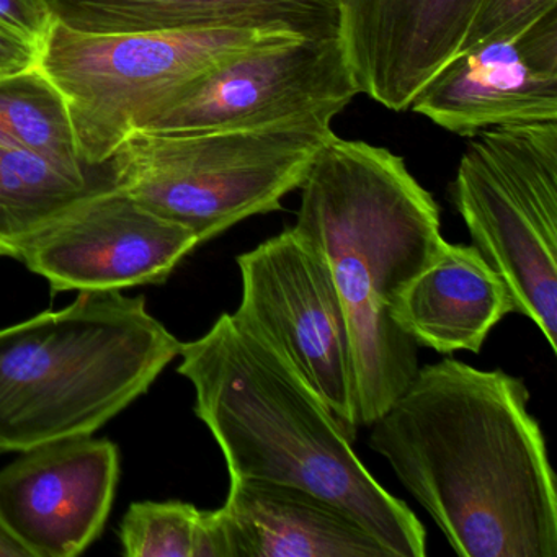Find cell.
<instances>
[{"instance_id":"cell-1","label":"cell","mask_w":557,"mask_h":557,"mask_svg":"<svg viewBox=\"0 0 557 557\" xmlns=\"http://www.w3.org/2000/svg\"><path fill=\"white\" fill-rule=\"evenodd\" d=\"M523 377L453 358L419 368L368 445L461 557H556L557 488Z\"/></svg>"},{"instance_id":"cell-2","label":"cell","mask_w":557,"mask_h":557,"mask_svg":"<svg viewBox=\"0 0 557 557\" xmlns=\"http://www.w3.org/2000/svg\"><path fill=\"white\" fill-rule=\"evenodd\" d=\"M293 233L327 265L347 318L360 426L419 371V345L396 319L407 286L445 250L440 210L399 156L332 136L301 184Z\"/></svg>"},{"instance_id":"cell-3","label":"cell","mask_w":557,"mask_h":557,"mask_svg":"<svg viewBox=\"0 0 557 557\" xmlns=\"http://www.w3.org/2000/svg\"><path fill=\"white\" fill-rule=\"evenodd\" d=\"M178 373L213 433L230 478L314 492L350 511L391 557H423L426 531L364 468L351 440L295 368L236 312L182 344Z\"/></svg>"},{"instance_id":"cell-4","label":"cell","mask_w":557,"mask_h":557,"mask_svg":"<svg viewBox=\"0 0 557 557\" xmlns=\"http://www.w3.org/2000/svg\"><path fill=\"white\" fill-rule=\"evenodd\" d=\"M145 298L81 292L60 311L0 329V451L94 435L181 355Z\"/></svg>"},{"instance_id":"cell-5","label":"cell","mask_w":557,"mask_h":557,"mask_svg":"<svg viewBox=\"0 0 557 557\" xmlns=\"http://www.w3.org/2000/svg\"><path fill=\"white\" fill-rule=\"evenodd\" d=\"M335 116L178 135L135 132L109 164L116 188L205 244L247 218L278 211L335 135Z\"/></svg>"},{"instance_id":"cell-6","label":"cell","mask_w":557,"mask_h":557,"mask_svg":"<svg viewBox=\"0 0 557 557\" xmlns=\"http://www.w3.org/2000/svg\"><path fill=\"white\" fill-rule=\"evenodd\" d=\"M286 37L293 35L86 34L57 21L41 45L38 66L66 99L84 162L99 169L188 84L243 51Z\"/></svg>"},{"instance_id":"cell-7","label":"cell","mask_w":557,"mask_h":557,"mask_svg":"<svg viewBox=\"0 0 557 557\" xmlns=\"http://www.w3.org/2000/svg\"><path fill=\"white\" fill-rule=\"evenodd\" d=\"M478 136L459 161L453 203L504 282L511 312L557 351V122Z\"/></svg>"},{"instance_id":"cell-8","label":"cell","mask_w":557,"mask_h":557,"mask_svg":"<svg viewBox=\"0 0 557 557\" xmlns=\"http://www.w3.org/2000/svg\"><path fill=\"white\" fill-rule=\"evenodd\" d=\"M237 265L243 298L236 314L295 368L355 442L354 348L324 260L288 230L237 257Z\"/></svg>"},{"instance_id":"cell-9","label":"cell","mask_w":557,"mask_h":557,"mask_svg":"<svg viewBox=\"0 0 557 557\" xmlns=\"http://www.w3.org/2000/svg\"><path fill=\"white\" fill-rule=\"evenodd\" d=\"M358 94L342 38H280L218 64L139 132L178 135L338 115Z\"/></svg>"},{"instance_id":"cell-10","label":"cell","mask_w":557,"mask_h":557,"mask_svg":"<svg viewBox=\"0 0 557 557\" xmlns=\"http://www.w3.org/2000/svg\"><path fill=\"white\" fill-rule=\"evenodd\" d=\"M198 246L190 230L112 188L38 234L18 260L54 292H122L161 285Z\"/></svg>"},{"instance_id":"cell-11","label":"cell","mask_w":557,"mask_h":557,"mask_svg":"<svg viewBox=\"0 0 557 557\" xmlns=\"http://www.w3.org/2000/svg\"><path fill=\"white\" fill-rule=\"evenodd\" d=\"M120 478L110 440L71 436L22 453L0 471V523L28 557H74L106 527Z\"/></svg>"},{"instance_id":"cell-12","label":"cell","mask_w":557,"mask_h":557,"mask_svg":"<svg viewBox=\"0 0 557 557\" xmlns=\"http://www.w3.org/2000/svg\"><path fill=\"white\" fill-rule=\"evenodd\" d=\"M409 110L459 136L557 122V9L456 54Z\"/></svg>"},{"instance_id":"cell-13","label":"cell","mask_w":557,"mask_h":557,"mask_svg":"<svg viewBox=\"0 0 557 557\" xmlns=\"http://www.w3.org/2000/svg\"><path fill=\"white\" fill-rule=\"evenodd\" d=\"M482 0H342V41L358 92L393 112L461 51Z\"/></svg>"},{"instance_id":"cell-14","label":"cell","mask_w":557,"mask_h":557,"mask_svg":"<svg viewBox=\"0 0 557 557\" xmlns=\"http://www.w3.org/2000/svg\"><path fill=\"white\" fill-rule=\"evenodd\" d=\"M208 557H391L341 505L295 485L231 478L207 511Z\"/></svg>"},{"instance_id":"cell-15","label":"cell","mask_w":557,"mask_h":557,"mask_svg":"<svg viewBox=\"0 0 557 557\" xmlns=\"http://www.w3.org/2000/svg\"><path fill=\"white\" fill-rule=\"evenodd\" d=\"M60 24L86 34L259 30L342 38V0H47Z\"/></svg>"},{"instance_id":"cell-16","label":"cell","mask_w":557,"mask_h":557,"mask_svg":"<svg viewBox=\"0 0 557 557\" xmlns=\"http://www.w3.org/2000/svg\"><path fill=\"white\" fill-rule=\"evenodd\" d=\"M511 312L500 276L472 246L446 244L407 286L396 319L419 347L479 354L492 329Z\"/></svg>"},{"instance_id":"cell-17","label":"cell","mask_w":557,"mask_h":557,"mask_svg":"<svg viewBox=\"0 0 557 557\" xmlns=\"http://www.w3.org/2000/svg\"><path fill=\"white\" fill-rule=\"evenodd\" d=\"M112 188L110 164L100 174H74L41 156L0 146V257L21 259L38 234Z\"/></svg>"},{"instance_id":"cell-18","label":"cell","mask_w":557,"mask_h":557,"mask_svg":"<svg viewBox=\"0 0 557 557\" xmlns=\"http://www.w3.org/2000/svg\"><path fill=\"white\" fill-rule=\"evenodd\" d=\"M0 146L41 156L74 174H100L84 162L70 107L40 66L0 76Z\"/></svg>"},{"instance_id":"cell-19","label":"cell","mask_w":557,"mask_h":557,"mask_svg":"<svg viewBox=\"0 0 557 557\" xmlns=\"http://www.w3.org/2000/svg\"><path fill=\"white\" fill-rule=\"evenodd\" d=\"M120 540L129 557H208L207 511L181 500L135 502Z\"/></svg>"},{"instance_id":"cell-20","label":"cell","mask_w":557,"mask_h":557,"mask_svg":"<svg viewBox=\"0 0 557 557\" xmlns=\"http://www.w3.org/2000/svg\"><path fill=\"white\" fill-rule=\"evenodd\" d=\"M553 9L557 0H482L459 53L520 30Z\"/></svg>"},{"instance_id":"cell-21","label":"cell","mask_w":557,"mask_h":557,"mask_svg":"<svg viewBox=\"0 0 557 557\" xmlns=\"http://www.w3.org/2000/svg\"><path fill=\"white\" fill-rule=\"evenodd\" d=\"M57 17L47 0H0V25L37 48L47 40Z\"/></svg>"},{"instance_id":"cell-22","label":"cell","mask_w":557,"mask_h":557,"mask_svg":"<svg viewBox=\"0 0 557 557\" xmlns=\"http://www.w3.org/2000/svg\"><path fill=\"white\" fill-rule=\"evenodd\" d=\"M40 48L0 25V76L38 66Z\"/></svg>"},{"instance_id":"cell-23","label":"cell","mask_w":557,"mask_h":557,"mask_svg":"<svg viewBox=\"0 0 557 557\" xmlns=\"http://www.w3.org/2000/svg\"><path fill=\"white\" fill-rule=\"evenodd\" d=\"M0 557H28L27 550L0 523Z\"/></svg>"}]
</instances>
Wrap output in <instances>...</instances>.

· · ·

> _The request_: Count the lines in the entries above that contain the string "instances", matching uppercase and lowercase exactly. Reply with the number alone.

> _Correct response_: 3